„Der Toni, das war unser Beckenbauer“
Franz Klammer trauert um sein Vorbild – und erklärt, warum Toni Sailer in Österreich ein derartiges Idol war.
AZ: Herr Klammer, der österreichische Skisport hat eine seiner größten Legenden verloren: Toni Sailer verstarb im Alter von 73 Jahren.
FRANZ KLAMMER: Ja, und ich muss zugeben, ich bin den Tränen nahe. Der Toni war ein guter Freund von mir, ein Mensch, der mir sehr viel bedeutet hat, der mich einen großen Teil meines Lebens begleitet hat. Ohne ihn und sein Wissen, hätte es den Skifahrer Klammer in dieser Art nie gegeben. Nicht nur der österreichische Skisport trauert, ganz Österreich trauert. Wir haben einen der größten Sportler verloren, den es je gab. Und wir haben einen unglaublichen Menschen verloren.
Sailer war Ihr ganz persönliches Idol.
Absolut. Als kleiner Bub wollte ich immer so sein wie er. Später war er mein Trainer und auch der Teamchef.

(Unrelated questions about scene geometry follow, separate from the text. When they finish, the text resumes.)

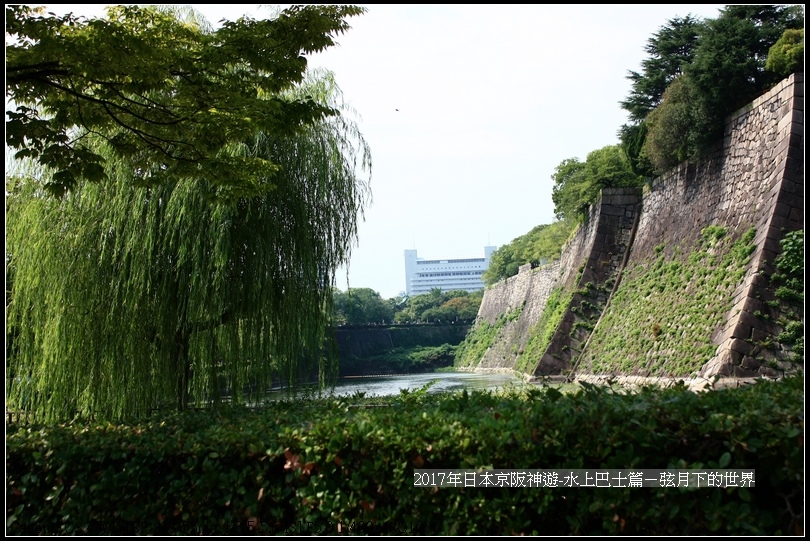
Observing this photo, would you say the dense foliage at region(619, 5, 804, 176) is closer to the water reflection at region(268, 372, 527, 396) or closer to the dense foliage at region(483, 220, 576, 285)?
the water reflection at region(268, 372, 527, 396)

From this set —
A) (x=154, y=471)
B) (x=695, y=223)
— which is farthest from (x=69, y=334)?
(x=695, y=223)

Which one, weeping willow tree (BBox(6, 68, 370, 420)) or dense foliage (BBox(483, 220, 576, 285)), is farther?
dense foliage (BBox(483, 220, 576, 285))

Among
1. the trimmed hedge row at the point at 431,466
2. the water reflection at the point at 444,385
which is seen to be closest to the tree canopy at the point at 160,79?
the trimmed hedge row at the point at 431,466

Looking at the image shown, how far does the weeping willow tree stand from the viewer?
7.86m

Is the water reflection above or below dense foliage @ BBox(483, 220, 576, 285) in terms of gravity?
below

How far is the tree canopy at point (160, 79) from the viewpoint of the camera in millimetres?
5273

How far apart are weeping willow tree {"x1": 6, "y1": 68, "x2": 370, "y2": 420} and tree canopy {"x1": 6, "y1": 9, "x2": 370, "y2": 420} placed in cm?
1

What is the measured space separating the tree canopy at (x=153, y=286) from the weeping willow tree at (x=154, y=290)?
0.01m

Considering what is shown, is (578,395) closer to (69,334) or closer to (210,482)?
(210,482)

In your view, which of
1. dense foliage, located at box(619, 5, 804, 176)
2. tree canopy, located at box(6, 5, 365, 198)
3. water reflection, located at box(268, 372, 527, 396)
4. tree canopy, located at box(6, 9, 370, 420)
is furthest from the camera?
water reflection, located at box(268, 372, 527, 396)

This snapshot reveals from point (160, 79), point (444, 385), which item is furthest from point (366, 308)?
point (160, 79)

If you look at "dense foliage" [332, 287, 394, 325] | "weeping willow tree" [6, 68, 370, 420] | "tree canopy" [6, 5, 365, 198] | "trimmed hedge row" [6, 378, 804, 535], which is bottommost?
"trimmed hedge row" [6, 378, 804, 535]

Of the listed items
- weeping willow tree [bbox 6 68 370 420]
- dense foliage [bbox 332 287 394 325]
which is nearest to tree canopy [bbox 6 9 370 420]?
weeping willow tree [bbox 6 68 370 420]

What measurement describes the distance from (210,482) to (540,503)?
1817mm
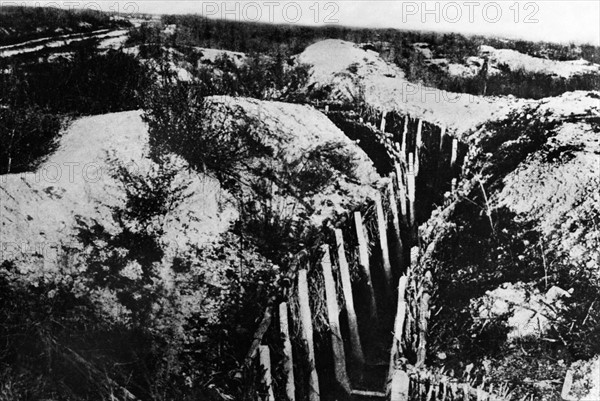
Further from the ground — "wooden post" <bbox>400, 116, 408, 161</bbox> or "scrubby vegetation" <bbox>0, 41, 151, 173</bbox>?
"scrubby vegetation" <bbox>0, 41, 151, 173</bbox>

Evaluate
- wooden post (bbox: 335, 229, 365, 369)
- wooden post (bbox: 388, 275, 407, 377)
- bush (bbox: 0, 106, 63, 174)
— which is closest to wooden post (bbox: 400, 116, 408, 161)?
wooden post (bbox: 335, 229, 365, 369)

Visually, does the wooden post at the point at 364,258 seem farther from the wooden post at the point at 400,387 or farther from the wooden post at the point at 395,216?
the wooden post at the point at 400,387

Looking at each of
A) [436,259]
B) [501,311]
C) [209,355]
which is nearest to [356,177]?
[436,259]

Es war schön, mit ihm zusammenzuarbeiten und wie aus diesem Verhältnis Idol – Fan irgendwann eine echte Freundschaft entstanden ist.
Auch für Österreich ist Sailer immer ein Symbol über den Sport hinaus gewesen.

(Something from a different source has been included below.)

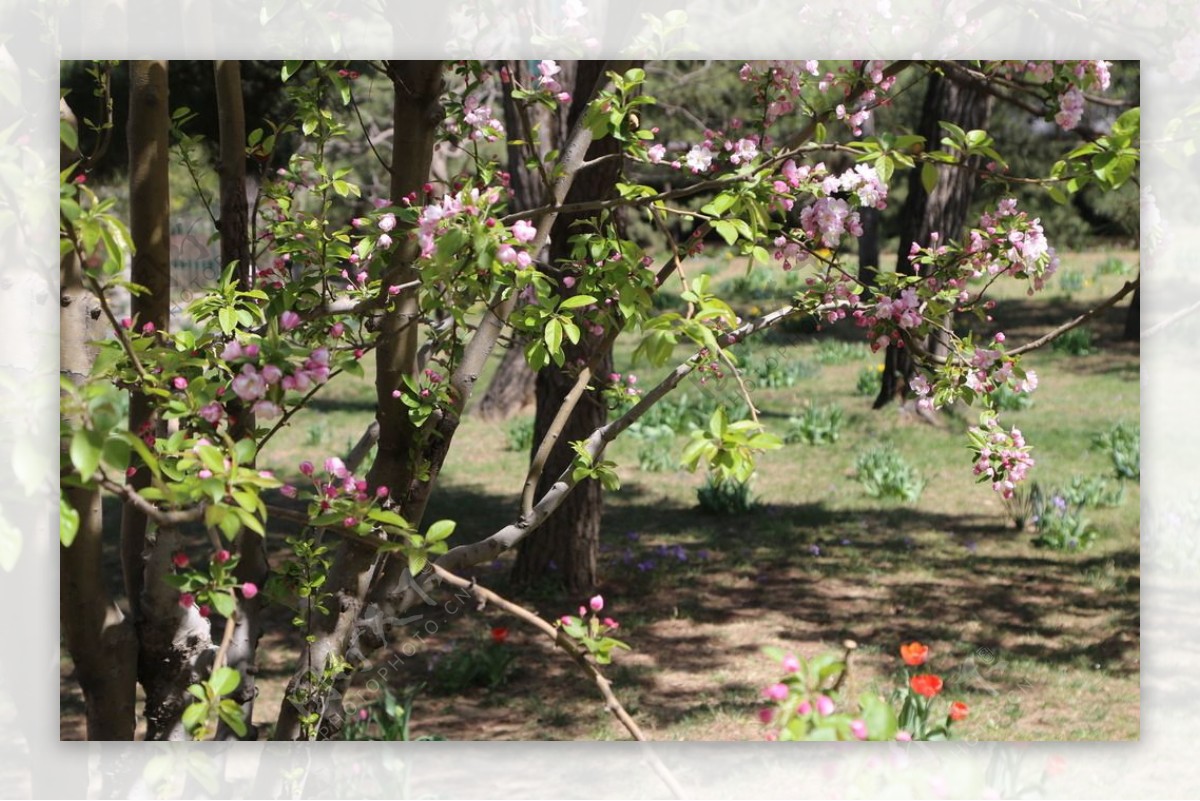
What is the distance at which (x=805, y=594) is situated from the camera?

Richtig, es gibt kaum ein größeres Idol. Was für euch Deutsche der Franz Beckenbauer ist, war der Toni für uns. Vielleicht war er sogar mehr. Denn er hat mit seinen Erfolgen unserem Land, das nach dem Krieg am Boden war, wieder so etwas wie Hoffnung und Selbstbewusstsein gegeben. Deswegen hatte der Toni immer eine historische Dimension, die nicht in der Welt des Sports gefangen war.

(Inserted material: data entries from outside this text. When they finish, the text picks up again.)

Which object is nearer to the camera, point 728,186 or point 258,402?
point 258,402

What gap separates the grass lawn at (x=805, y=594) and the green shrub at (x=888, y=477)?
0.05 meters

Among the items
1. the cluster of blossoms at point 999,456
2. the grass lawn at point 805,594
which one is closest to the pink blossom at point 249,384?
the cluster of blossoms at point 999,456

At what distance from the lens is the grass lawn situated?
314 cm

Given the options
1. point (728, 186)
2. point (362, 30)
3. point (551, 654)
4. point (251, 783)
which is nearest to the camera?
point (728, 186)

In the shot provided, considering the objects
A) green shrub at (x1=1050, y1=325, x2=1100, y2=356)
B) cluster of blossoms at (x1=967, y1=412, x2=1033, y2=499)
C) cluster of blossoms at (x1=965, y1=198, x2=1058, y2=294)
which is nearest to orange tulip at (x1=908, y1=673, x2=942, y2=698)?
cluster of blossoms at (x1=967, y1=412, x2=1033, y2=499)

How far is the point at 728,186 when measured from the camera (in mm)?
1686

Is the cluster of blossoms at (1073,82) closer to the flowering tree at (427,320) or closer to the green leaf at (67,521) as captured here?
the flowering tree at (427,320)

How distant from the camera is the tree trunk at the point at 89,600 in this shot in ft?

Wann haben Sie ihn zuletzt gesehen?
Anfang des Jahres beim Hahnenkamm-Rennen in Kitzbühel. Ich wusste, dass es ihm nicht gut ging, aber er hat sich nichts anmerken lassen. Er hat nie groß über seine Krankheit gesprochen. Er hat das immer mit großer Würde genommen. Er hat nur mal gesagt: „Das ist wie im Sport auch, man muss es eh nehmen, wie es kommt.“ Er hat das Leben geliebt, und jeder, der das Leben liebt, akzeptiert den Tod. Denn der gehört zum Leben.
Was ist denn Ihre schönste Erinnerung an Toni Sailer?
Das sind so viele. Aber vielleicht, als ich erstmals mit ihm zu einem Rennen fahren durfte. Auf dem Weg dahin, hat er mir erzählt, wie es so abgeht und damit die Angst genommen. Er hat sein unglaubliches Wissen immer mit uns geteilt. Und auch später, wenn man zusammen saß, hing man förmlich an seinen Lippen, denn er war ein sehr weiser Mann. Und nicht zu vergessen. „A Hetz“ hast mit dem Toni auch immer gehabt. Wirklich immer. Ich werde ihn sehr vermissen.